# Bonds as rate-limiting step in very large simulation?

Dear all:

In some recent simulations of a polymer in ionic liquid, with about 300,000 atoms running on about 150 cores, we’re getting some strange results. For a simulation that has a complete set of partial charges and thus uses k-space methods, we’re seeing the bonded interactions as the rate-limiting step, and by a rather large margin:

Pair time () = 11.2315 (5.60342) Bond time () = 162.37 (81.0069)
Kspce time () = 20.3289 (10.1421) Neigh time () = 0.946642 (0.472284)
Comm time () = 1.04557 (0.521637) Outpt time () = 0.00497484 (0.00248197)
Other time (%) = 4.51216 (2.25113)

However, I can’t think of a logical reason why this should be the case—particularly given the fact that there’s the k-space summation also taking place.
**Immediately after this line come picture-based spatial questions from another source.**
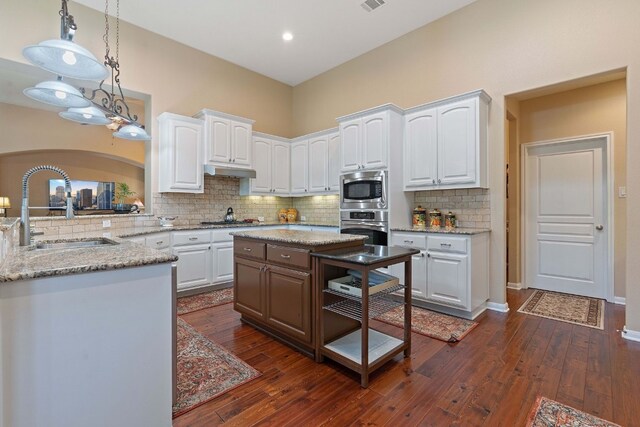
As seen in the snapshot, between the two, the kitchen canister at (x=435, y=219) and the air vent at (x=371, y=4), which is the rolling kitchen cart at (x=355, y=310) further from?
the air vent at (x=371, y=4)

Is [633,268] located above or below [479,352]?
above

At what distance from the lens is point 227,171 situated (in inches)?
185

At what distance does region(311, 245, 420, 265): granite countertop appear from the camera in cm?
206

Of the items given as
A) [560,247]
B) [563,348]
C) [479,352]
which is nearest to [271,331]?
[479,352]

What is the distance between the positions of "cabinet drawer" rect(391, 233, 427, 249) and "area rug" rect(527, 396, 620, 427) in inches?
74.0

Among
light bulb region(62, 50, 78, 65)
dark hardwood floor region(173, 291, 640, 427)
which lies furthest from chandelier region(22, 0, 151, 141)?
dark hardwood floor region(173, 291, 640, 427)

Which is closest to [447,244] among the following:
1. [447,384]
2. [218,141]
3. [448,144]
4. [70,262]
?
[448,144]

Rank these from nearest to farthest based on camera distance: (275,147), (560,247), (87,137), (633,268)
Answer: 1. (633,268)
2. (560,247)
3. (275,147)
4. (87,137)

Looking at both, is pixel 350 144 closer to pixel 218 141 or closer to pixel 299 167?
pixel 299 167

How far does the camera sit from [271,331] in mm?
2824

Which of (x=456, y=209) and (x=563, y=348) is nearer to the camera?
(x=563, y=348)

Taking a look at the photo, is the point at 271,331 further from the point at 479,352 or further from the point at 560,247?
the point at 560,247

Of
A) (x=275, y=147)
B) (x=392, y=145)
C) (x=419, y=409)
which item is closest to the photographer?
(x=419, y=409)

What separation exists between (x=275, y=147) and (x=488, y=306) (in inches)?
164
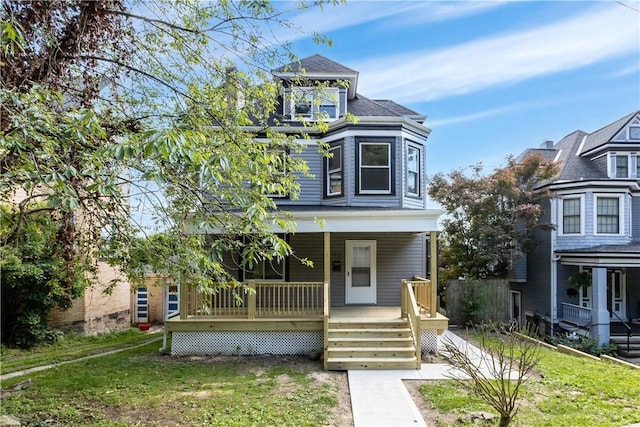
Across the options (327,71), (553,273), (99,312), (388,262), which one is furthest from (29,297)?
(553,273)

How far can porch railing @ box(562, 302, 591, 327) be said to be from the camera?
47.6 ft

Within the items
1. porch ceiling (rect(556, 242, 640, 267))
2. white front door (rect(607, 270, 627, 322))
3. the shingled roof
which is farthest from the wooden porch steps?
white front door (rect(607, 270, 627, 322))

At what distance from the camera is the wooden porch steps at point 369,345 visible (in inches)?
306

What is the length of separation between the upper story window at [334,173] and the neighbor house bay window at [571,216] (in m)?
11.1

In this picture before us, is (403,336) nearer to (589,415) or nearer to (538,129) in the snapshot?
(589,415)

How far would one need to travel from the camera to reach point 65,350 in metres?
10.7

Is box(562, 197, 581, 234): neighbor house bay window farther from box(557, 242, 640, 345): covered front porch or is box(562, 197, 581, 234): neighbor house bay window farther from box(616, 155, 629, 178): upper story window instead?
box(616, 155, 629, 178): upper story window

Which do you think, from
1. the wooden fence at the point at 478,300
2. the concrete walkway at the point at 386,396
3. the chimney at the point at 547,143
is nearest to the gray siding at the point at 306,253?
the concrete walkway at the point at 386,396

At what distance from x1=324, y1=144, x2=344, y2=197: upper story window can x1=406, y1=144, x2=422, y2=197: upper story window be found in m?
2.08

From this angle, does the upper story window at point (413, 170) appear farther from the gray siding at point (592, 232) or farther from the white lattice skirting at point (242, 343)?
the gray siding at point (592, 232)

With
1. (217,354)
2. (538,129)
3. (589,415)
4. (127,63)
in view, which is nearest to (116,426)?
(217,354)

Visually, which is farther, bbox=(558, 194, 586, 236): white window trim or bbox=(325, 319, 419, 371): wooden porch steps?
bbox=(558, 194, 586, 236): white window trim

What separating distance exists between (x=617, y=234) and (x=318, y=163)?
13.2 m

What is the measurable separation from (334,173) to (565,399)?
7926 mm
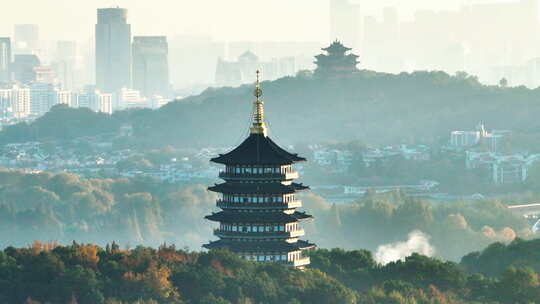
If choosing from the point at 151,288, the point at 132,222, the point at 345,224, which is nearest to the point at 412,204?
the point at 345,224

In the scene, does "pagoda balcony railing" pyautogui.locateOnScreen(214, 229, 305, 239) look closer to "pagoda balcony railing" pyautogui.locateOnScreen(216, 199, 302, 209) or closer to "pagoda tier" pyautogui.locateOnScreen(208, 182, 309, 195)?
"pagoda balcony railing" pyautogui.locateOnScreen(216, 199, 302, 209)

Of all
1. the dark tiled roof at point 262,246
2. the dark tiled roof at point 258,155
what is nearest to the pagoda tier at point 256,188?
the dark tiled roof at point 258,155

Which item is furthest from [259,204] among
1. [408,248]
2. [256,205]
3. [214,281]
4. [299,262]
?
[408,248]

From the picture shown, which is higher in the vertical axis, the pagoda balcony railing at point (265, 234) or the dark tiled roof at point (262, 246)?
the pagoda balcony railing at point (265, 234)

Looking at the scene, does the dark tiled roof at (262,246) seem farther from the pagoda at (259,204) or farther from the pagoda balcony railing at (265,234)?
the pagoda balcony railing at (265,234)

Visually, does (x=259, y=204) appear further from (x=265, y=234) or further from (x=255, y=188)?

Is there any good reason why this should be the case? (Visualization of the system doesn’t reveal any obvious problems, and the simulation has run successfully for several nanoseconds.)

Thanks,

–AEI

I am not qualified to answer, (and I agree that seems odd), but my
unofficial advice would be to try disabling or changing things and see
what happens.

Do you get the same results running on a single core (for a short
time)? (I assume yes.) Cut out the entire "Dihedrals" section of the
data file (disable all dihedrals) and see what happens. Same for the
"Angles" section and the "Impropers" section. (And set the
corresponding dihedral counter at the top of the data file to 0.) You
can use awk to filter out certain lines from any of these sections
which use a certain dihedral type:
awk '{if (\$2 != 14) print \$0}' < AtomsSection.txt > NewAtomsSection.txt

I don't know if that helped at all. Perhaps somebody else has some
better advice. Good luck and tell us what you found.
Andrew

Dear all:

In some recent simulations of a polymer in ionic liquid, with about 300,000
atoms running on about 150 cores, we're getting some strange results. For a
simulation that has a complete set of partial charges and thus uses k-space
methods, we're seeing the bonded interactions as the rate-limiting step, and
by a rather large margin:

Pair time (\) = 11\.2315 \(5\.60342\) Bond time \() = 162.37 (81.0069)
Kspce time (\) = 20\.3289 \(10\.1421\) Neigh time \() = 0.946642 (0.472284)
Comm time (\) = 1\.04557 \(0\.521637\) Outpt time \() = 0.00497484 (0.00248197)
Other time (%) = 4.51216 (2.25113)

However, I can't think of a logical reason why this should be the
case—particularly given the fact that there's the k-space summation also
taking place. Is there any good reason why this should be the case?

a ton of dihedrals?

i've seen something similar with implicit solvent models,
but never to this extreme. dihedral calculations with lots
of sine and cosines can be quite time consuming, if there
are a lot of them. and the neighbor lists are short.

however, it is not immediately obvious how this would happen

would it be possible to have a look at your input data somehow?

axel.

Dear all:

There are sample files and inputs for HPC and GPU versions at:

Apparently, the problem appears to arise in the GPU version only; the HPC version works as expected, with the bonded calculations taking up 1% as much time as in the GPU version.

Thanks,

—AEI

Dear all:

There are sample files and inputs for HPC and GPU versions at:

Apparently, the problem appears to arise in the GPU version only; the HPC
version works as expected, with the bonded calculations taking up 1% as much
time as in the GPU version.

this is a (somewhat) expected behavior.

it works as follows:
the pair style time is only the time that is needed
to set up the GPU code and than this is dispatched
to the GPU and control returns to the CPU, which
then goes on to compute bonds and kspace.
since you also run kspace on the GPU, the
pair kernels have to be waited on until they are
done and apparently that time is mostly accounted

this hints at that you should not run pppm on
the on the GPU but on the CPU instead. pppm
doesn't accelerate as much as non-bonded
(particularly, if you don't use single precision FFTs
(and thus no single precision pppm acceleration).
this way the non-bonded will continue
asynchronously while bonds *and* pppm are
computed on the CPU and the code waits for
the non-bonded forces after pppm is done.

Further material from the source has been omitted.